**** Цитируемый отрывок
Во Франции много слышали о знаменитом Уоллере193. Похвальное слово ему произнесли господа де Лафонтен, Сент-Эвремон и Бейль, однако широко известно лишь его имя. В Лондоне он пользовался примерно такой же репутацией, как Вуатюр194 в Париже, и, думается мне, он с большим правом ее заслужил. Вуатюр появился во времена, когда мы только-только выходили из варварства и когда еще царило невежество. Стремились к остроумию, но пока что им не обладали; хватались за ловкие обороты, заменявшие мысль - ведь фальшивые бриллианты легче отыскать, чем драгоценные камни. Вуатюр, от природы обладавший фривольным и легковесным талантом, был первым, кто блистал на заре французской литературы; если бы он явился после великих людей, украсивших собой век Людовика XIV, он либо остался бы неизвестен, либо о нем говорили бы с худо скрытым пренебрежением, либо, наконец, он должен был исправить свой стиль. Г-н Депрео хвалит его, но лишь в своих ранних сатирах, т.е. в то время, когда собственный вкус Депрео не сформировался; он был молод и находился и том возрасте, когда о людях судят по их репутации, а не в соответствии с собственным их достоинством; впрочем, Депрео в своих похвалах и и критике часто бывал несправедлив. Он хвалил Сегрэ195, которого не читала ни одна живая душа; он бранил Кино196, которого весь свет знает наизусть, и ничего не сказал о Лафонтене. Уоллер, лучший поэт, чем Вуатюр, был, однако, далек от совершенства: его галантные стихи дышат грацией, но небрежность делает их тягучими, и часто их обезображивают ложные мысли. К его времени англичане не научились еще писать в соответствии с правилами. Его серьезные произведения исполнены силы, которой трудно было бы ожидать от его остальных, вялых пьес. Он написал надгробное слово Кромвелю, которое при всех своих недостатках считается шедевром: дабы почувствовать это творение, надо знать, что Кромвель скончался в день, когда бушевал ураган исключительной силы. Вещь эта начинается так:
Его больше нет, все кончено, покоримся жребию.
Небо отметило этот день бурей,
И звук грома, разносившийся над нашими головами,
Возвестил его смерть.
Своим последним вздохом он сотряс этот Остров,
Тот Остров, который его руки не раз заставляли содрогаться,
Когда в ходе своих деяний
Он разбивал головы Королей
И подчинял свой народ, покорный лишь его игу.
Море, тебя взбаламутила его смерть.
О море! Твои всколыхнувшиеся валы,
Казалось, с ревом рассказывают далеким берегам о том,
Что гроза Земли и твой господин более не существует.
Так некогда вознесся в небо Ромул,
Также оставив Землю окутанной грозами,
И так же ему воздавал почести воинственный народ:
Живому ему покорялись, после смерти ему поклонялись.
Дворец был храмом
и т.д.
Именно по поводу это надгробного слова Кромвелю Уоллер дал тот ответ королю Карлу Второму, который мы находим в словаре Бейля. Когда Уоллер по обычаю королей и поэтов явился к этому королю, дабы преподнести поэму, начиненную славословиями, тот упрекнул его в том, что для Кромвеля он сочинил лучшую вещь, но Уоллер ему ответил: "Государь, мы, поэты, лучше преуспеваем в вымыслах, чем в правде". Однако этот ответ был не столь искренним, как ответ голландского посла, который, когда тот же самый король жаловался, что к нему питают меньшее уважение, чем к Кромвелю, сказал: "О Государь, Кромвель - ведь это нечто совсем иное!"
********
**** Предоставленные записи
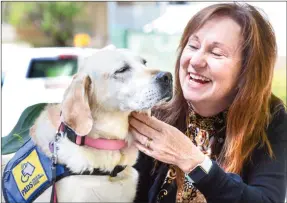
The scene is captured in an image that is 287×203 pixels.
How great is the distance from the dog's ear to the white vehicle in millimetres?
161

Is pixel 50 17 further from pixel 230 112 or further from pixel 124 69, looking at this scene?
pixel 230 112

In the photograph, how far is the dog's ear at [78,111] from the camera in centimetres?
79

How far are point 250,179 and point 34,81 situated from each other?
59cm

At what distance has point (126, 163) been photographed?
0.94 metres

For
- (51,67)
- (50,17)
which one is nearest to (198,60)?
(51,67)

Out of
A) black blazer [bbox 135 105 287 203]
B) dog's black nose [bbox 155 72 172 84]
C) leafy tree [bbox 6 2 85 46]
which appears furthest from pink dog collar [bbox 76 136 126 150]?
leafy tree [bbox 6 2 85 46]

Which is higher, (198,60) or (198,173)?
(198,60)

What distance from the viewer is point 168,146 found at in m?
0.79

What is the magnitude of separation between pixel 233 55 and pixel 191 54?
10 centimetres

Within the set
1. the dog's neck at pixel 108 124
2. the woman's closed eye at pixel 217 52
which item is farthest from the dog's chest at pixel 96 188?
the woman's closed eye at pixel 217 52

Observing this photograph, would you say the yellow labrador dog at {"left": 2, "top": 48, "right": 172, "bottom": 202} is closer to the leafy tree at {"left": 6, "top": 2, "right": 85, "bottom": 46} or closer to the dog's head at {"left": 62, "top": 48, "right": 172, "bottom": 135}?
the dog's head at {"left": 62, "top": 48, "right": 172, "bottom": 135}

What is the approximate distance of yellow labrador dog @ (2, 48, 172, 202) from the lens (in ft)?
2.64

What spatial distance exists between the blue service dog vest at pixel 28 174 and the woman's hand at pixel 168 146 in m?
0.20

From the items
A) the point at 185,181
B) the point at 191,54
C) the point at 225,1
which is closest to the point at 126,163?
the point at 185,181
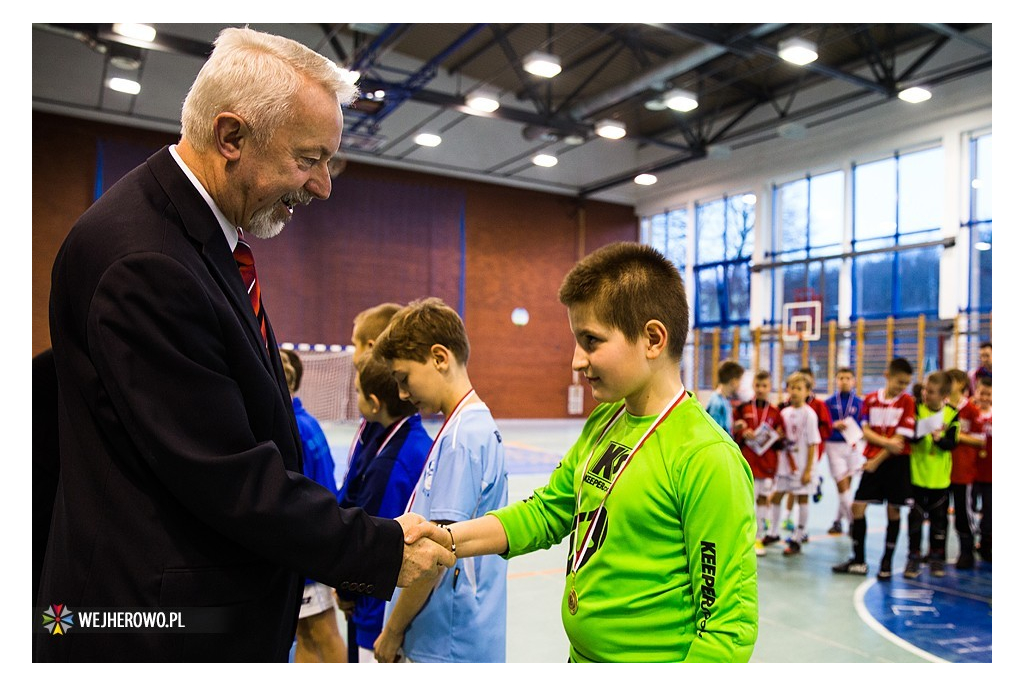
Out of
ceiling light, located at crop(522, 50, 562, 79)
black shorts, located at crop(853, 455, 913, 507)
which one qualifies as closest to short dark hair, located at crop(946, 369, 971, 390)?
black shorts, located at crop(853, 455, 913, 507)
********
Задание
Пожалуйста, перепишите без изменений часть приведённого выше текста об Уоллере: от слов «Море, тебя взбаламутила» до слов «более не существует.» включительно.

Результат
Море, тебя взбаламутила его смерть.
О море! Твои всколыхнувшиеся валы,
Казалось, с ревом рассказывают далеким берегам о том,
Что гроза Земли и твой господин более не существует.